Most people who sign organ donor cards believe what organ donation campaigns tell us, such as:

“A person who has sustained a severe brain injury, such as from an accident, stroke or lack of oxygen is put on artificial support.

Doctors work hard to save the patient’s life, but sometimes there is a complete and irreversible loss of brain function. The patient is declared clinically dead. Only then is donation an option.” (Emphasis added)

This is termed “brain death” and organs are harvested while the patient is still on a ventilator (breathing machine) and has a heartbeat.

But as a May 29, 2018 Wall Street Journal article “Doctors Face Scrutiny About Defining Death- As families challenge the determination of brain death, physicians are changing their approach.”, the assumptions about brain death are now being challenged because of cases like Jahi McMath, a 13 year old girl who suffered complications after a 2013 tonsillectomy in California and was declared “brain dead” but who is still alive in New Jersey after her parents refused to allow the ventilator to be removed.

With this article as well as a February 5, 2018 New Yorker magazine article titled “What Does It Mean to Die?” about the McMath case, the public is now becoming aware of the ethical, legal and medical controversies surrounding “brain death” and questions are being asked.

One doctor quoted in the Wall Street Journal article stated:

“Dr. Ross believes states should adopt laws that would allow people to choose their preferred definition (of death). One likely consequence would be that physicians wouldn’t do the brain-death examination if an individual doesn’t want death determined based on neurological criteria, she says.

“For some of us, it is more about the quality of life rather than quantity of life,” she says.” (Emphasis added)

Alarmingly, the use of “quality of life” determinations as a basis for withdrawal of treatment decisions expected to end in death are already a serious problem when it comes to people with brain injuries or disabilities.

And doctors like Dr. Doyen Nguyen are writing articles like “Brain Death and True Patient Care” that cite encouraging results regarding survival and even some good recoveries when severely brain-injured patients received newer treatments like body cooling and neuro-intensive care.

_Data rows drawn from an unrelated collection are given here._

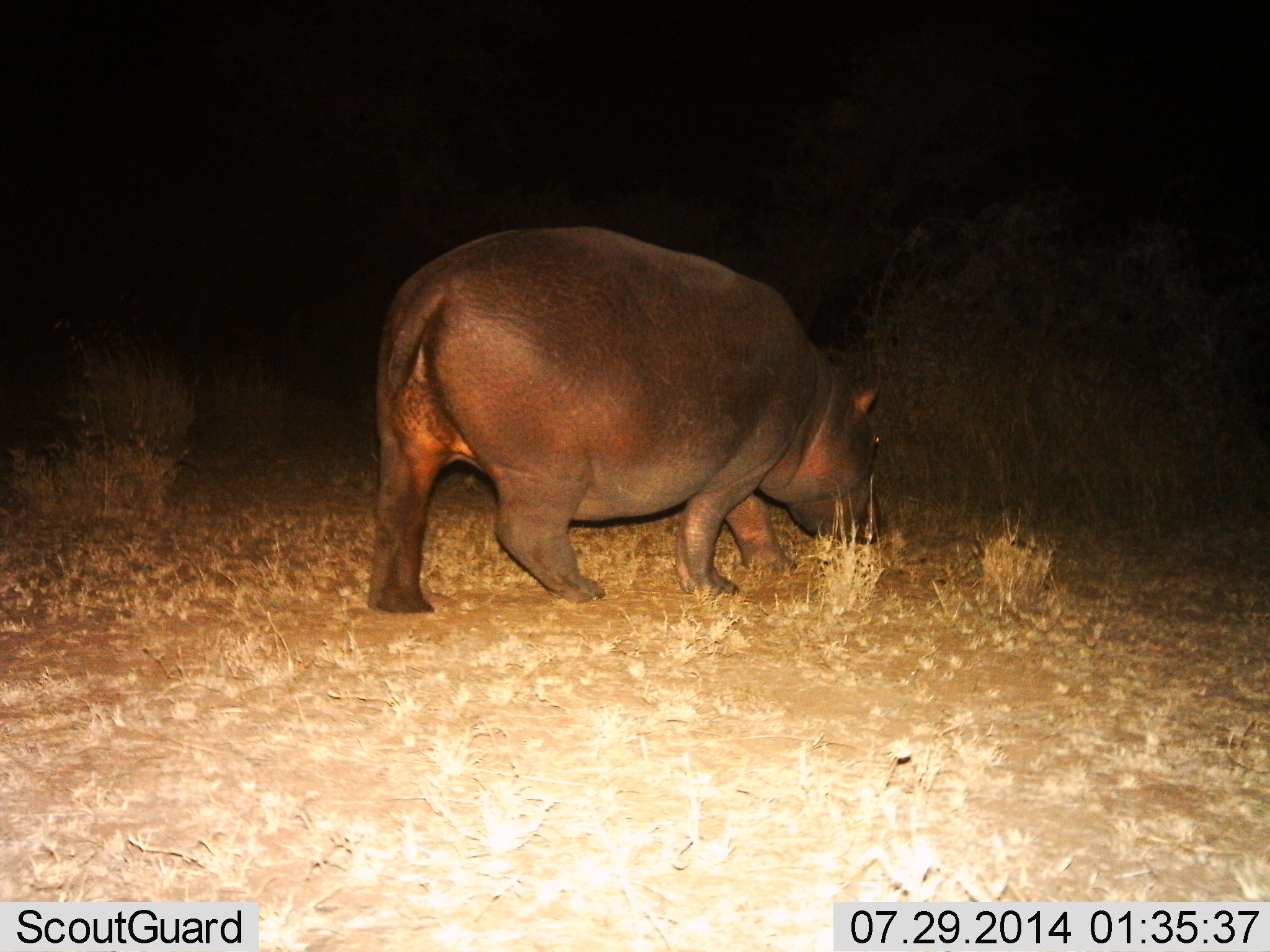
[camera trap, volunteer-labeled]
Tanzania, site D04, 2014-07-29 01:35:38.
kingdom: Animalia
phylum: Chordata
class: Mammalia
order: Artiodactyla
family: Hippopotamidae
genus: Hippopotamus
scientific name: Hippopotamus amphibius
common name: hippopotamus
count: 1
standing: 0%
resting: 0%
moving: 90%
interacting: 0%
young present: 0%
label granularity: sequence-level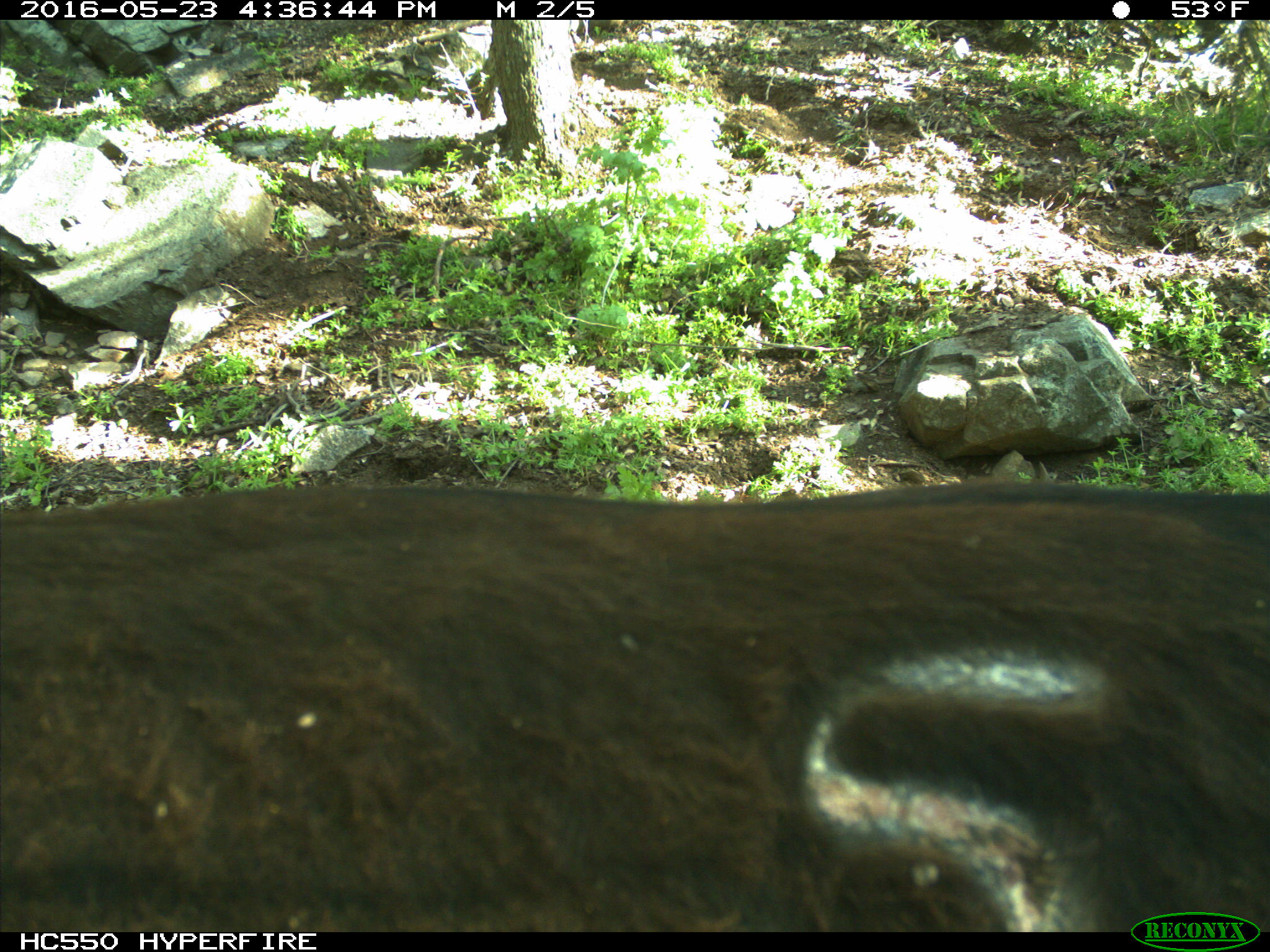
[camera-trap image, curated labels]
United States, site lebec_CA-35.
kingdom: Animalia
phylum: Chordata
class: Mammalia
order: Artiodactyla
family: Bovidae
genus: Bos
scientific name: Bos taurus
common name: domestic cow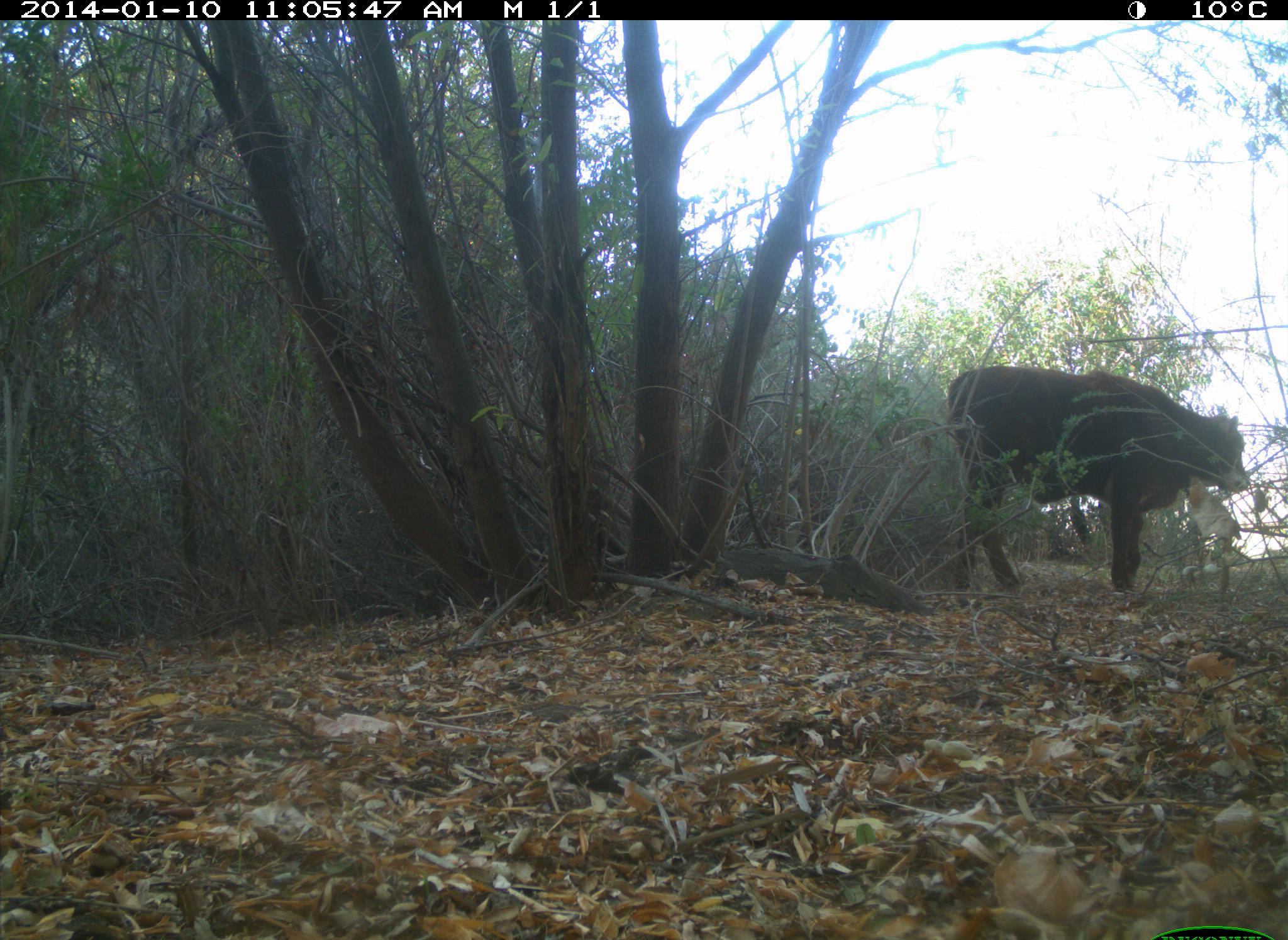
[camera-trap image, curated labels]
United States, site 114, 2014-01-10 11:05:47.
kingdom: Animalia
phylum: Chordata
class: Mammalia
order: Artiodactyla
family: Bovidae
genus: Bos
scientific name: Bos taurus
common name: cow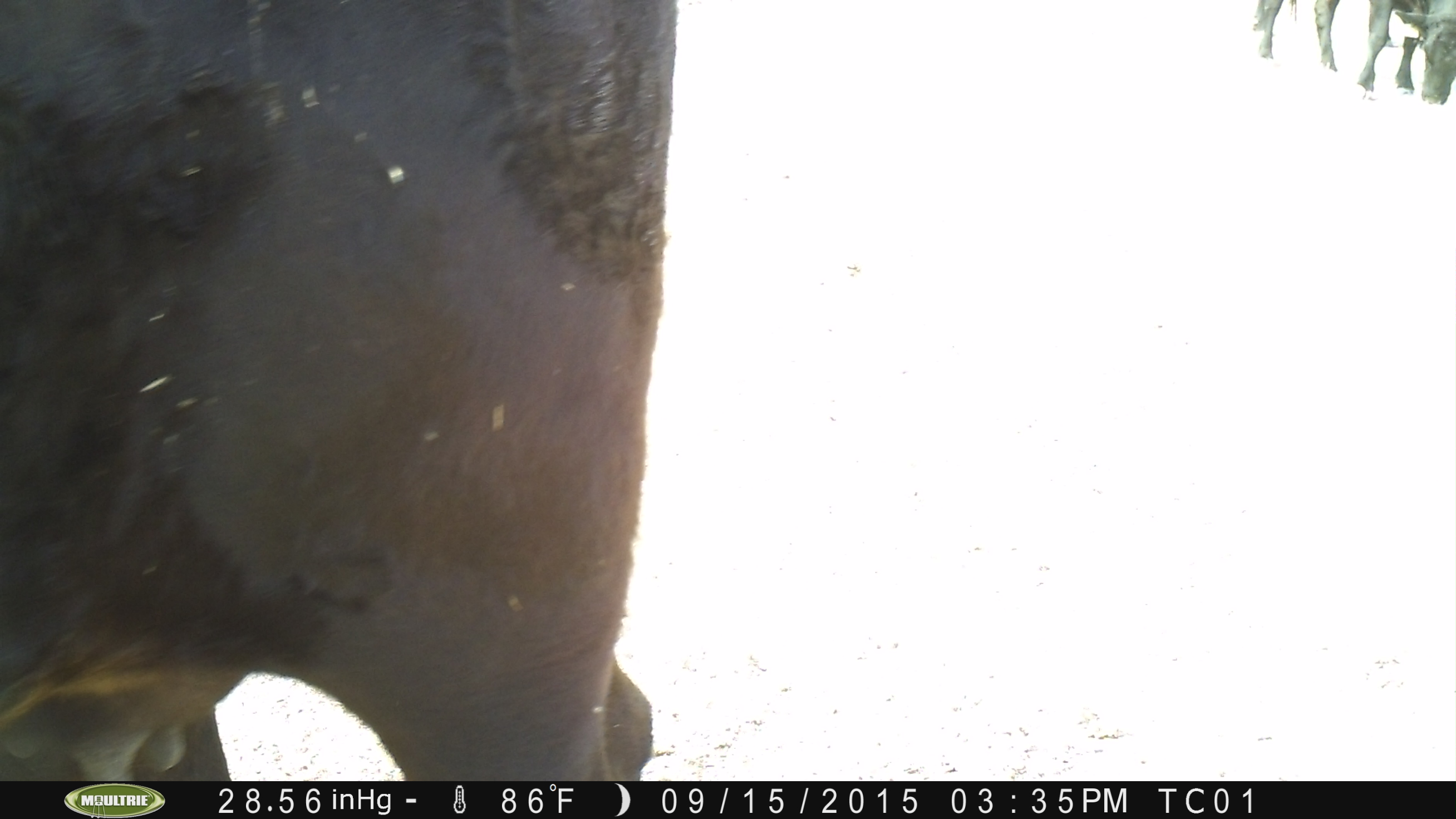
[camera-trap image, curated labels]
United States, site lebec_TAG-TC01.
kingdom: Animalia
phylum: Chordata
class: Mammalia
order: Artiodactyla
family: Bovidae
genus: Bos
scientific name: Bos taurus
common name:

MY JOURNEY TO DISCOVER THE FACTS ABOUT BRAIN DEATH

Back in the early 1970s when I was a young intensive care unit nurse, no one questioned the new innovation of brain death organ transplantation. We trusted the experts.

However, as the doctors diagnosed brain death in our unit and I cared for these patients until their organs were harvested, I started to ask questions. For example, doctors assured us that these patients would die anyway within two weeks even if the ventilator to support breathing was continued, but no studies were cited. I also asked if we were making a brain-injured patient worse by removing the ventilator for several minutes for the apnea test to see if he or she would breathe since we knew that brain cells start to die when breathing stops for more than a few minutes.

I was told that greater minds than mine had it all figured out.

It was years before I realized that these doctors did not have the answers to my concerns either. After more investigation, I found that my questions were valid.

I also discovered that some mothers declared “brain dead” were able to gestate their babies for weeks or months to a successful delivery before their ventilators were removed and that there were many cases of “brain dead” people who lived for months or years and even grew proportionally and achieved puberty.

If the legal definition of brain death is “irreversible cessation of all functions of the entire brain, including the brain stem” (Emphasis added), these cases would seem to be impossible.

And when I served on a hospital medical ethics committee, I was horrified when one doctor found a less rigorous set of brain death tests at another local hospital and proposed that we adopt this standard so that more of our patients could be declared “brain dead” for organ donation.

Investigating further, I also found “near-miss” cases like Zach Dunlap’s. Zach Dunlap is a young man who was declared brain dead after an accident in 2007. Testing showed no blood flow to his brain and he was being considered for organ donation when a relative discovered a physical response. Four months later, Zach was making plans to return to work. In an interview, he said he heard a doctor say he was dead and it “just made me mad inside”.

CONCLUSION

As I pointed out in my Spring, 2016 NCBC Quarterly journal article titled “Brain Death: Do We Know Enough?” :

“When cases like those of McMath and Dunlap are routinely dismissed instead of rigorously investigated to establish the facts, medical certainty is not achieved and medical integrity is undermined. In addition, when hospitals set their own standards and policies for determining brain death without external accountability, lives—as well as the essential and necessary trust in the health care system—can and possibly will be lost.” (Emphasis added)

Personally, I am not against all organ donation.

In the past, I have offered to be a living donor for a friend who needed a kidney, watched my grandson cured of a rare disease through a bone marrow transplant and told my family that I wanted to donate my corneas and any other tissues that can be taken after natural death.

I am open to new facts but, until then, I refuse an apnea test or any other test to specifically determine brain death if I have a severe brain injury.

And I will not sign an organ donor card.